Job:
Answer these from the post below about iBGP traffic engineering:
(a) What edge devices were purchased, and how many?
(b) Which Juniper model serves as the core switches?
(c) How many transit providers are there now?

Selection:

******************************

I will likely be posting a few inter-related questions, but in this case I am specifically concerned about internal traffic engineering. I'm finding it surprisingly difficult to figure out how to get iBGP to make optimal routing decisions.

The main goal to me is that need to find a way of giving iBGP some concept of a boundary and a distance per POP. So I can distinguish between a POP that is in the same city, vs one that is inter-state, vs one that is east vs west coast. Then optimise inbound/outbound routing based on this.

I know that there will be a lot of case-by-case scenarios, but I'm hoping I can develop an iBGP routing strategy that works maybe 80% of the time and the rest I would have to deal with special edge cases in the config.

Context

  • We have just purchased 4x ASR 1001-Xs to act as our edge devices at each POP (2x per POP but due to switching hardware limitations I am only focusing on deploying 1 edge device in Melbourne for now)
  • We also utilise Juniper for switching hardware. EX4500 as our "core switches" and EX4200s at the access layer.
  • We now have 2x transit providers. We only interconnect to each provider in one state each.

******************************

Information given:
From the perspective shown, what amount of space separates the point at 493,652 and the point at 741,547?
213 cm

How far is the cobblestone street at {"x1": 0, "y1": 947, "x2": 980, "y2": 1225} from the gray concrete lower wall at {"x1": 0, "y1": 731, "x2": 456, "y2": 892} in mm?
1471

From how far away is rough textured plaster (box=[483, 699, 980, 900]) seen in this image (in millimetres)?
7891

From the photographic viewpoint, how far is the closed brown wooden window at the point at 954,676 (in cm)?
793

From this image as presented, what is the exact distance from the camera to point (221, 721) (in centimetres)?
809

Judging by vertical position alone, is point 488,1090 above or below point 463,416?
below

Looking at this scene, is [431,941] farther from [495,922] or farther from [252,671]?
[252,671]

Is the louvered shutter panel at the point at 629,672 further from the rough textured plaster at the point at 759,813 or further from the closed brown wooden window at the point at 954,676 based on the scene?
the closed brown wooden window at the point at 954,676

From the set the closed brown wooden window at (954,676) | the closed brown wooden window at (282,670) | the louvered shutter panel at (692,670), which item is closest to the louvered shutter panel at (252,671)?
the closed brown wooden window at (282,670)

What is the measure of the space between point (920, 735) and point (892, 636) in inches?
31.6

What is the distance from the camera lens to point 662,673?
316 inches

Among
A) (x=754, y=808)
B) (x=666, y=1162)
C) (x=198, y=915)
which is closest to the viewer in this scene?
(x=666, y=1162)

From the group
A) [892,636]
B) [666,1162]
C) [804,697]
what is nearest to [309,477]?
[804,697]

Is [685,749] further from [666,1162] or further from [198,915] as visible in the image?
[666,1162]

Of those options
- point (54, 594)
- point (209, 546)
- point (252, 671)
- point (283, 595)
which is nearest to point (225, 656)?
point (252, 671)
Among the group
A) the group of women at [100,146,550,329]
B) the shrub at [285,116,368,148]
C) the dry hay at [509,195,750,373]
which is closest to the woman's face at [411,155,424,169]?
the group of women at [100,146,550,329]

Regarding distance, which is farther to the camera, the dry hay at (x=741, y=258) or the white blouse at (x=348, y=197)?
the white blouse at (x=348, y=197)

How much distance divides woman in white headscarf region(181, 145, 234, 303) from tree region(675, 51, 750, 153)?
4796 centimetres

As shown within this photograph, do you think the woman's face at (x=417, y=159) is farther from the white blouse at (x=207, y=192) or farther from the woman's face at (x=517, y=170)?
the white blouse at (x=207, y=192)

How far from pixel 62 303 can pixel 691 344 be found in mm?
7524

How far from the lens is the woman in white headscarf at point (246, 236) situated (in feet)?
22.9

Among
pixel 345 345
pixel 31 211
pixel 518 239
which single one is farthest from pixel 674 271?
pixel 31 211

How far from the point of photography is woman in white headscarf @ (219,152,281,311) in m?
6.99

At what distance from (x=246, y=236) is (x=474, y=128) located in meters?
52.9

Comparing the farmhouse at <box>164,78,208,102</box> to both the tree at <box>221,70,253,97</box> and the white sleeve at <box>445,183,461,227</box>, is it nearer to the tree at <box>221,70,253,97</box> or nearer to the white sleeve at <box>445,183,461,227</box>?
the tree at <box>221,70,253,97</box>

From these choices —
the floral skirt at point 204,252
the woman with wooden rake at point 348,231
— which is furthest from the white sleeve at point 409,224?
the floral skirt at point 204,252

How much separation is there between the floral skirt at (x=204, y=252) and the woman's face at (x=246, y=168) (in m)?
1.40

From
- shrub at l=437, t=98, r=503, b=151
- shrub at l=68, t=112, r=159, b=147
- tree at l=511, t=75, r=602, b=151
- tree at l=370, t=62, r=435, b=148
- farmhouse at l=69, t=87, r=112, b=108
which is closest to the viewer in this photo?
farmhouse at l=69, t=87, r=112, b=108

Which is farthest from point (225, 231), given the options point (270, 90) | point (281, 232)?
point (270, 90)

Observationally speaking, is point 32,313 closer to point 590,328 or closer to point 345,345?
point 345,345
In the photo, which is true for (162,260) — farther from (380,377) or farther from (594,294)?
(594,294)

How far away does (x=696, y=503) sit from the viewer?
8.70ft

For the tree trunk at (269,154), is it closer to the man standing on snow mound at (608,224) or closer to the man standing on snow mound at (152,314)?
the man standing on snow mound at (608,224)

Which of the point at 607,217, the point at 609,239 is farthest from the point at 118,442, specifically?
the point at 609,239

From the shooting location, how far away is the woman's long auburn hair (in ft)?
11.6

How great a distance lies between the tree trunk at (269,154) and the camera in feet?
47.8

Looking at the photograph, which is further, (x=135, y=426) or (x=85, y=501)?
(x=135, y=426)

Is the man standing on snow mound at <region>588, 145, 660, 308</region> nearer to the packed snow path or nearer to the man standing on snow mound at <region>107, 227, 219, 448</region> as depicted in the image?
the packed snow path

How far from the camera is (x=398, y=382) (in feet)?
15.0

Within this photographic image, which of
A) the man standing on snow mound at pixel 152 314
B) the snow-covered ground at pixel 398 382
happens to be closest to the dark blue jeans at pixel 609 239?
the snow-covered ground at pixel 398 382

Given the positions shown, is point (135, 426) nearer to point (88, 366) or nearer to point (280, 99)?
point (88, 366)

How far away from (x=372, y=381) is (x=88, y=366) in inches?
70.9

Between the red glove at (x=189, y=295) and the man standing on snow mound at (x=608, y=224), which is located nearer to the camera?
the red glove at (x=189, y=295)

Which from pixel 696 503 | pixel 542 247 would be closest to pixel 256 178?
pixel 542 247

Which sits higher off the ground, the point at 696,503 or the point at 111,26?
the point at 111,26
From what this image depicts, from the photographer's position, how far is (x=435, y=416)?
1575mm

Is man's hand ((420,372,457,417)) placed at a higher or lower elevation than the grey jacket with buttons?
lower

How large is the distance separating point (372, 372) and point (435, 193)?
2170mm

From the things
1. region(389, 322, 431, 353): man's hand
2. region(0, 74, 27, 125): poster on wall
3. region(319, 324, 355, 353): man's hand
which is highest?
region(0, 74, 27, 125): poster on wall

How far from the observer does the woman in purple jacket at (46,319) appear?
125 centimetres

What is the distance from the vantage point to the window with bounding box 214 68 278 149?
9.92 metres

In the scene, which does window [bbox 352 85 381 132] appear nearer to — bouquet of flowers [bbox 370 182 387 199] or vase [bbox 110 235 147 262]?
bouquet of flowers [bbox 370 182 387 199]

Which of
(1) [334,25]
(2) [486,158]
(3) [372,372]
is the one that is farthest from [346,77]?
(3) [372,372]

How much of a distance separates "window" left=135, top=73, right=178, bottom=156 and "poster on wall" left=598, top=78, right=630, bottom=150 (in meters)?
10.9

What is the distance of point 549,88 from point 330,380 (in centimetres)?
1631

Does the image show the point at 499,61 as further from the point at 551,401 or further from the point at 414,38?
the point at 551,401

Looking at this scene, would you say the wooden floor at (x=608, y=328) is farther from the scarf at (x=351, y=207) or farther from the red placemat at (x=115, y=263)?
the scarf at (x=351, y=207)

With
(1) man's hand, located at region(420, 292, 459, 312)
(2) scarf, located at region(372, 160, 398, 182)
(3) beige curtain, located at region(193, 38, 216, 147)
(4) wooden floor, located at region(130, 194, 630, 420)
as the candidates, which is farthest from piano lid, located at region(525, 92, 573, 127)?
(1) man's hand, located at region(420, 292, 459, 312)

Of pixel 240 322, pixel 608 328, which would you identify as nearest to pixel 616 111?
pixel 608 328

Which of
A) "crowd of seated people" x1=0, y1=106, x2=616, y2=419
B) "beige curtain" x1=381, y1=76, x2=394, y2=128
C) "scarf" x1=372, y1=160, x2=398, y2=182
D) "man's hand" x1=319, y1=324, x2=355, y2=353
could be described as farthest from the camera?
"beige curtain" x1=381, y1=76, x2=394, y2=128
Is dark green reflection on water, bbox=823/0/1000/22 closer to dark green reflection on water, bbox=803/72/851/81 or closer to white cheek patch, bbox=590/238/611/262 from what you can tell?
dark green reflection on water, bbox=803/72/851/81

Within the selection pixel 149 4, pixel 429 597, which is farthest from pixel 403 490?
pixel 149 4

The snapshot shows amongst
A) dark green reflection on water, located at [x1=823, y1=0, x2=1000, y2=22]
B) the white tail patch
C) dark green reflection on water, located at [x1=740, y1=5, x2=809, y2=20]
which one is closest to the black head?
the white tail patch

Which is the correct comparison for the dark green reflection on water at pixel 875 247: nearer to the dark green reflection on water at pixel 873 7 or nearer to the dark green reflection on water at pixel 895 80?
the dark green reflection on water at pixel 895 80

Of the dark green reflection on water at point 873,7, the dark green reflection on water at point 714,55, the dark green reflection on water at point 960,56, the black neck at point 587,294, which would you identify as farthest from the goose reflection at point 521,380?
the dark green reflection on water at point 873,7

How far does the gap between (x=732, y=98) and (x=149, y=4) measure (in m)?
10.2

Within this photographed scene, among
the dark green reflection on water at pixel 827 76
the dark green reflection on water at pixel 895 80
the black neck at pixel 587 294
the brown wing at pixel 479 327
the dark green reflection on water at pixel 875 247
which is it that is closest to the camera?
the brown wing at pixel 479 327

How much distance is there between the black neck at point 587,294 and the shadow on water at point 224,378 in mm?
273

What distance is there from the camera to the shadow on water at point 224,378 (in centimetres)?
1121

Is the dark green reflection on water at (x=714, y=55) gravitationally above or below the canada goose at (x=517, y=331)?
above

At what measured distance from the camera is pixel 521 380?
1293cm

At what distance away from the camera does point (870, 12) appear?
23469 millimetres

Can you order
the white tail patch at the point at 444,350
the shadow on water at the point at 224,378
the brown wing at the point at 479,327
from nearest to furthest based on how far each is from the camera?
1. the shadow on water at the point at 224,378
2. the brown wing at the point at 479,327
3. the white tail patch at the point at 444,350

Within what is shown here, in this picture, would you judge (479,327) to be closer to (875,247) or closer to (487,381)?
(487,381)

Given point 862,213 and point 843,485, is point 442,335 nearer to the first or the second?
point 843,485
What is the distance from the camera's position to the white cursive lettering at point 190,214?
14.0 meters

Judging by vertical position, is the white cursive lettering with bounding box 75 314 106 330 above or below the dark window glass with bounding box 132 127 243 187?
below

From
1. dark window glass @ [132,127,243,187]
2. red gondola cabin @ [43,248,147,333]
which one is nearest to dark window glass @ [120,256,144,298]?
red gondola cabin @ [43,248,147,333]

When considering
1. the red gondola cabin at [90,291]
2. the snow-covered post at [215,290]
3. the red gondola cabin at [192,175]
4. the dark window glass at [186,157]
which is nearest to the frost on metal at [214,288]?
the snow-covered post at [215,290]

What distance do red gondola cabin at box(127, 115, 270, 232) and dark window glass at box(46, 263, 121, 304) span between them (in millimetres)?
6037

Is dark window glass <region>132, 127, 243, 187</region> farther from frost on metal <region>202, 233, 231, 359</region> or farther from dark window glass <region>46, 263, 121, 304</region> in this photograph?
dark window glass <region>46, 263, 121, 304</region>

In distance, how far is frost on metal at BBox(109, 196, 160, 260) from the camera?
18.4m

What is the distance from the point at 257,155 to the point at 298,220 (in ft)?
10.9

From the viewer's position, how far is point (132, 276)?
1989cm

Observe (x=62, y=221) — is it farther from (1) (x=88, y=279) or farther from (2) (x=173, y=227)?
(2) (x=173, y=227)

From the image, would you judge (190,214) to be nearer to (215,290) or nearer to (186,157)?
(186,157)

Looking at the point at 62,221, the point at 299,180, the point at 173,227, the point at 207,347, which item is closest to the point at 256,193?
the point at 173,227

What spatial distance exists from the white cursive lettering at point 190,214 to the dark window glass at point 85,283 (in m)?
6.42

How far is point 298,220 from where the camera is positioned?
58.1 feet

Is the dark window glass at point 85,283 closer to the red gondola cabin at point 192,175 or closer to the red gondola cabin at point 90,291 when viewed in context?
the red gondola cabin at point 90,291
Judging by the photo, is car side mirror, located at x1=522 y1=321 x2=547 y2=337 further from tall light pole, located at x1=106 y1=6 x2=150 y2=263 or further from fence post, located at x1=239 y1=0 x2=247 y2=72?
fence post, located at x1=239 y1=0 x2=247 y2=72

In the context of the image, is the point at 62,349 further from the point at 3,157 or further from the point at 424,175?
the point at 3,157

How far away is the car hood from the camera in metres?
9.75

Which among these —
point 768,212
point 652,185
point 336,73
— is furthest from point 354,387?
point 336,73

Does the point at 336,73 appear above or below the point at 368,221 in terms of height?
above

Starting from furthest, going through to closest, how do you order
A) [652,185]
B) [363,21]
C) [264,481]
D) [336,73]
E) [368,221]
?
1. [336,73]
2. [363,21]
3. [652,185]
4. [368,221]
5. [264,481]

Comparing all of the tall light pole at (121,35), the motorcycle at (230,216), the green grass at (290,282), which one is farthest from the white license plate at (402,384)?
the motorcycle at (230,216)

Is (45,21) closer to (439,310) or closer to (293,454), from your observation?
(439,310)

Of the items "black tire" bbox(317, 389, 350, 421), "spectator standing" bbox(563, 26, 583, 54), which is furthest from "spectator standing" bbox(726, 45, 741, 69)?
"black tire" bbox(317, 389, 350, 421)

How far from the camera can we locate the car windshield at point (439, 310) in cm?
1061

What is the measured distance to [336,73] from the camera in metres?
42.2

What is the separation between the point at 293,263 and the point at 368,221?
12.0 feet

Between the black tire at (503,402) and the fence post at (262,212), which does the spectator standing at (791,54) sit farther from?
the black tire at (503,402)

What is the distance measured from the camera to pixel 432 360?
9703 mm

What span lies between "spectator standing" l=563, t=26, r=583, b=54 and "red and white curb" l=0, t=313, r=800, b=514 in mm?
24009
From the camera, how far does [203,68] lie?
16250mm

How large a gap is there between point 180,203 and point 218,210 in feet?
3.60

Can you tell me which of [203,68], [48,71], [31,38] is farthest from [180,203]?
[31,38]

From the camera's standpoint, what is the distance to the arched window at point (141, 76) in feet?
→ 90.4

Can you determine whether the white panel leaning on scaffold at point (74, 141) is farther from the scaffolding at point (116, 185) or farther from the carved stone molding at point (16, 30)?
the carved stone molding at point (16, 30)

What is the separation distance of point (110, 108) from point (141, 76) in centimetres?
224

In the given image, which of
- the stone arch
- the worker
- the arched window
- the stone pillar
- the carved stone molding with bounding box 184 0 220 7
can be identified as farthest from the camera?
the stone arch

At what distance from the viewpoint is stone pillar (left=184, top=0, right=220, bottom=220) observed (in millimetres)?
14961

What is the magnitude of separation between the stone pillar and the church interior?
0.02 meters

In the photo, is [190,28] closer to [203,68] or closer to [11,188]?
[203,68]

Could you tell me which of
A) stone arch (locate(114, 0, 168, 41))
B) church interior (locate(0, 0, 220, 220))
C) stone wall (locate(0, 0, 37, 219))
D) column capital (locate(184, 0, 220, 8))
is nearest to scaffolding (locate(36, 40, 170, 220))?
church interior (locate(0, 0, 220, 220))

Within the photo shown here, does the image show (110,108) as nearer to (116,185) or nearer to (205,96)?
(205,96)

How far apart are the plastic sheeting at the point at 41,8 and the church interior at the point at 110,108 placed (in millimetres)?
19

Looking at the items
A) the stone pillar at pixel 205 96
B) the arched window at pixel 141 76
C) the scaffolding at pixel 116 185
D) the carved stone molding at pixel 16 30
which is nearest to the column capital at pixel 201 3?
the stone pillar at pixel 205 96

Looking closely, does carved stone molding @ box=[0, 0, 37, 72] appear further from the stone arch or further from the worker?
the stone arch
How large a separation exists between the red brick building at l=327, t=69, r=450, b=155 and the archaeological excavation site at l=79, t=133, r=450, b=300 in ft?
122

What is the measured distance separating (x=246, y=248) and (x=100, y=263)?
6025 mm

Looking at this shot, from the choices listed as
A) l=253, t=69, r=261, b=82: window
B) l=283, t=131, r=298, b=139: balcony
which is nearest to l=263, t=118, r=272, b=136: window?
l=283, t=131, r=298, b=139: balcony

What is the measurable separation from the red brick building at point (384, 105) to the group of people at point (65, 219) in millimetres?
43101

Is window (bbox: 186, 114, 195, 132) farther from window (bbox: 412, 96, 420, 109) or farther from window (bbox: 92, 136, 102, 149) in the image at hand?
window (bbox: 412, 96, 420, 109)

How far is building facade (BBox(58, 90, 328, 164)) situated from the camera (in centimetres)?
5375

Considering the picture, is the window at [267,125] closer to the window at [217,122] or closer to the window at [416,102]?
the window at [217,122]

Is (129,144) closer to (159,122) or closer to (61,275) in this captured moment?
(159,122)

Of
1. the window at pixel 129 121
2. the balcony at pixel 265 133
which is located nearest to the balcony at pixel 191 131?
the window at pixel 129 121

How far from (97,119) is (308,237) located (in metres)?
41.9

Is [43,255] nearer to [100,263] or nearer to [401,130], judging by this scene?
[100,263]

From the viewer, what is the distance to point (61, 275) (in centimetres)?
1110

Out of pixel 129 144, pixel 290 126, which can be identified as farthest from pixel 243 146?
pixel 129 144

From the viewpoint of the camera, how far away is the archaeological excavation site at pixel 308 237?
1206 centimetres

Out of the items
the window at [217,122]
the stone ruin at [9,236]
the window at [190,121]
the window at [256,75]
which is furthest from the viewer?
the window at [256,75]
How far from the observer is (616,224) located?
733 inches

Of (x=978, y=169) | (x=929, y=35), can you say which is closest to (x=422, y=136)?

******************************

Written answer:
(a) Four ASR 1001-Xs.
(b) The EX4500.
(c) Two.